ファストフード店に面した裏路地では、星監の残党である黒装束の男たちが数名、零を拉致しようと静かに接近していた。
「……ターゲットはファストフード店の中だ。羽衣緋雪は愛知県のPRイベントで不在。三神姉妹も協会で任務中。今なら誰も邪魔立てできない」
「了解。ヴィクトリア様の命令だ。手段は問わず、三神零を確保する——」
男たちが通信機で連絡を取り合い、裏口から店内に突入しようとした、その瞬間。
「——お兄さんの休日は、邪魔させないよ」
「——ゴミは、ゴミ箱へ」
頭上のビルの屋上から、ゴスロリ衣装の双子が音もなく舞い降りた。
ルカの踵落としが一人の男の顎を粉砕し、リリアの手刀がもう一人の延髄を正確に刈り取る。手には、さっきまで食べていたクレープの包み紙がしっかりと握られている。
「なっ!? 福音の鐘の暗殺部隊……! なぜこんなところに!」
「うるさいなぁ。お兄さんはルディア様のお気に入りなの! 星監の負け犬どもが近づいていい人じゃないんだよ!」
ルカが楽しそうに笑いながら、残る男たちを容赦なく壁に叩きつける。
わずか十秒足らず。

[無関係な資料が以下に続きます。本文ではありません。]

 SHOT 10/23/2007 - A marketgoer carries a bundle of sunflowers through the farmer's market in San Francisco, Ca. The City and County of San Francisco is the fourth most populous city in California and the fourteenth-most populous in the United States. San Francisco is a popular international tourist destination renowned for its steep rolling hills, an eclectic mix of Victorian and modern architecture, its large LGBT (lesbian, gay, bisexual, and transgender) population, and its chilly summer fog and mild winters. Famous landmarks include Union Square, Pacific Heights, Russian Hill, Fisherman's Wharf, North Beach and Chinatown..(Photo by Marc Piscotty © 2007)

裏路地は、星監の残党たちの無残な残骸で埋め尽くされた。
「お掃除完了! リリア、駅前でタピオカ買ってからアジトに帰ろ!」
「ん。お兄さんには内緒の、パーフェクト・ガード」
双子たちは、自分たちが裏社会の勢力図を大きく塗り替えるほどの戦闘をこなしたことなど気にも留めず、鼻歌交じりに路地裏から去っていった。
星監の残党は、こうしてまたしても、トップエースや家族が不在の隙を突いたにも関わらず、零が気づかないうちに完璧に処理されたのである。

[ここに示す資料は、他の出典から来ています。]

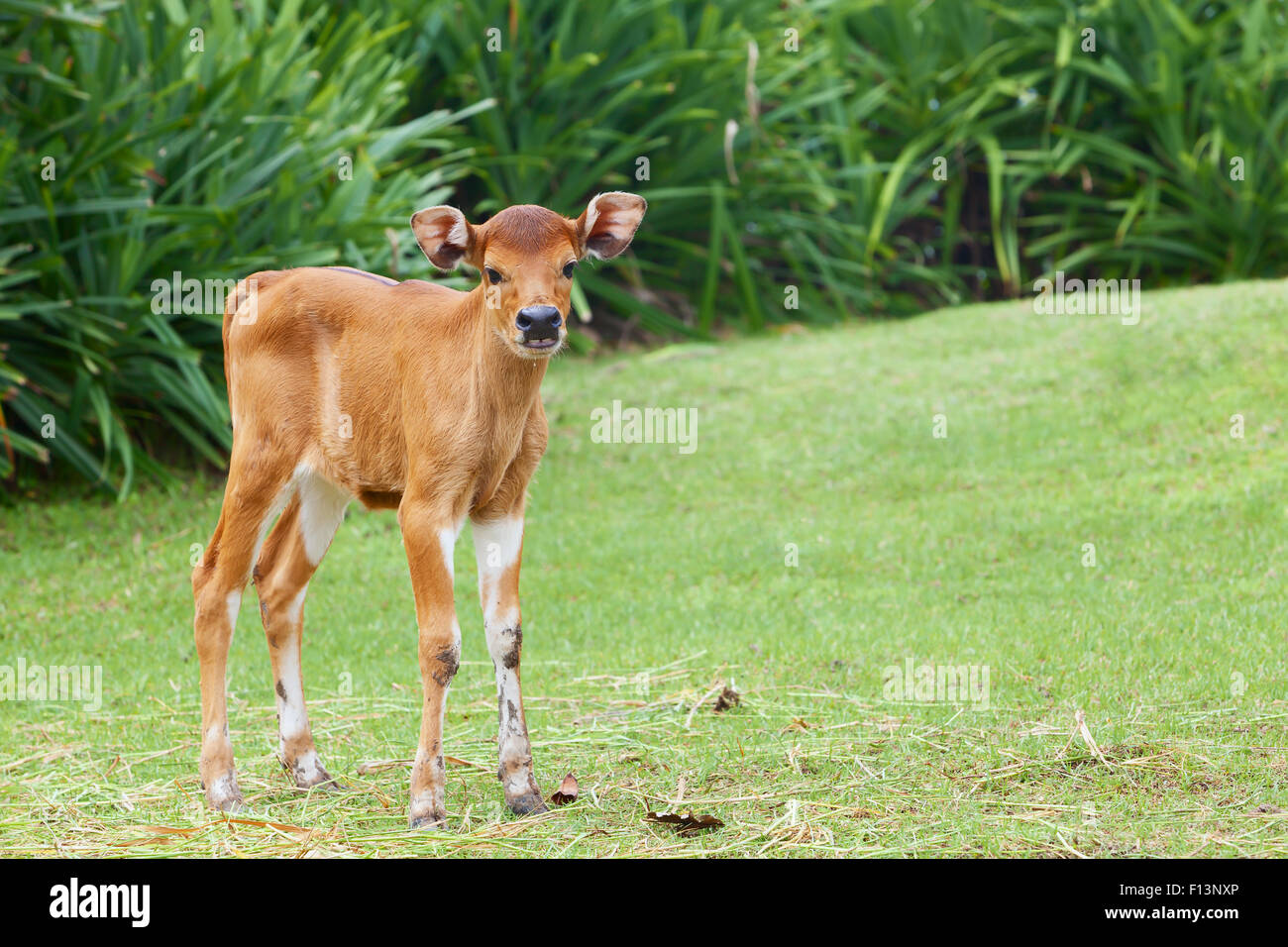 Funny newborn baby cow on the farm stands on green grass and looking around curiously, asian livestocks - Stock Image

「——で、どうするんだよ零。そのカード、売るのか?」
店内で、稔が興奮冷めやらぬ様子で尋ねる。
零は、手の中にある『反逆のカリスマ・ゴースト』のカードと、スマホのフリマアプリに表示された「100,000円」という相場を交互に見つめ、深く、深くため息をついた。
「……いや。売らない」
「マジで!? もったいねえ!」
零はカードをそっとスリーブに入れ、ポケットの奥底に封印した。
(これを売って家計に入れたら、絶対に姉ちゃんや母さんに「その大金、どうしたの?」って怪しまれる。それに……自分の黒歴史カードが、どこの誰とも知らない奴の手に渡ってデュエルで使われるなんて、想像しただけで精神が崩壊する)

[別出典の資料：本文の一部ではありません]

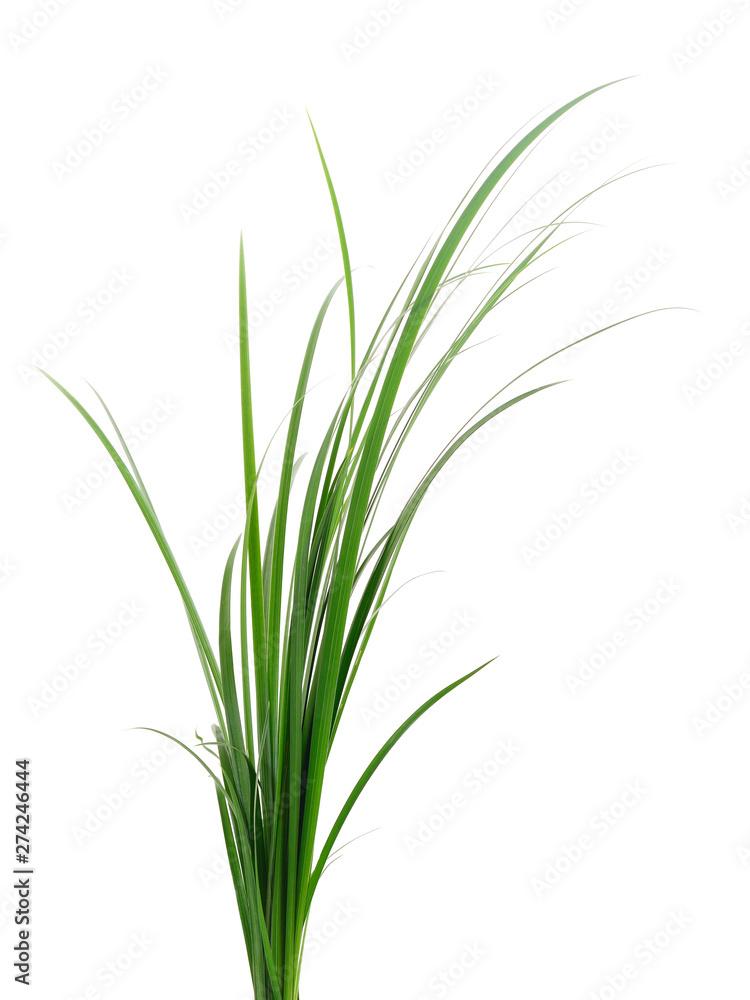 Fototapety, obrazy: Fresh green grass.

主夫としての欲望を、羞恥心と理性がギリギリで押さえ込んだ瞬間だった。
引き出しの奥の「絶版初期版」の隣に、このカードも厳重に封印しなければならない。
「お前も、いいカード当たってよかったな。さ、用が済んだなら帰るぞ。今日は夕飯の前に、風呂掃除を念入りにやりたいんだ」
「お前、本当に高校生とは思えないくらい所帯染みてるよな……」
呆れる稔と共に、零は店を出る。
外に出ると、秋の爽やかな風が吹いていた。裏路地で血みどろの戦闘があったことなど微塵も感じさせない、平和な商店街の風景だ。
ふとスマホを見ると、メッセージアプリに通知が入っていた。愛知県にいる緋雪から『イベントの休憩中よ! 名古屋の手羽先、お土産に買っていくわね!』という写真付きのメッセージ。そして澪からは『今日は遅くなるから夕飯は冷蔵庫に入れといて』という業務連絡だ。
カルトの暗躍による裏社会の掃除と、遠く離れた地からのトップエースの気遣い、そして家族の日常。
今日も果てしない胃痛と同人誌への恐怖を抱えながらも、絶妙なバランスで成り立つ「平和」に包まれているのだった。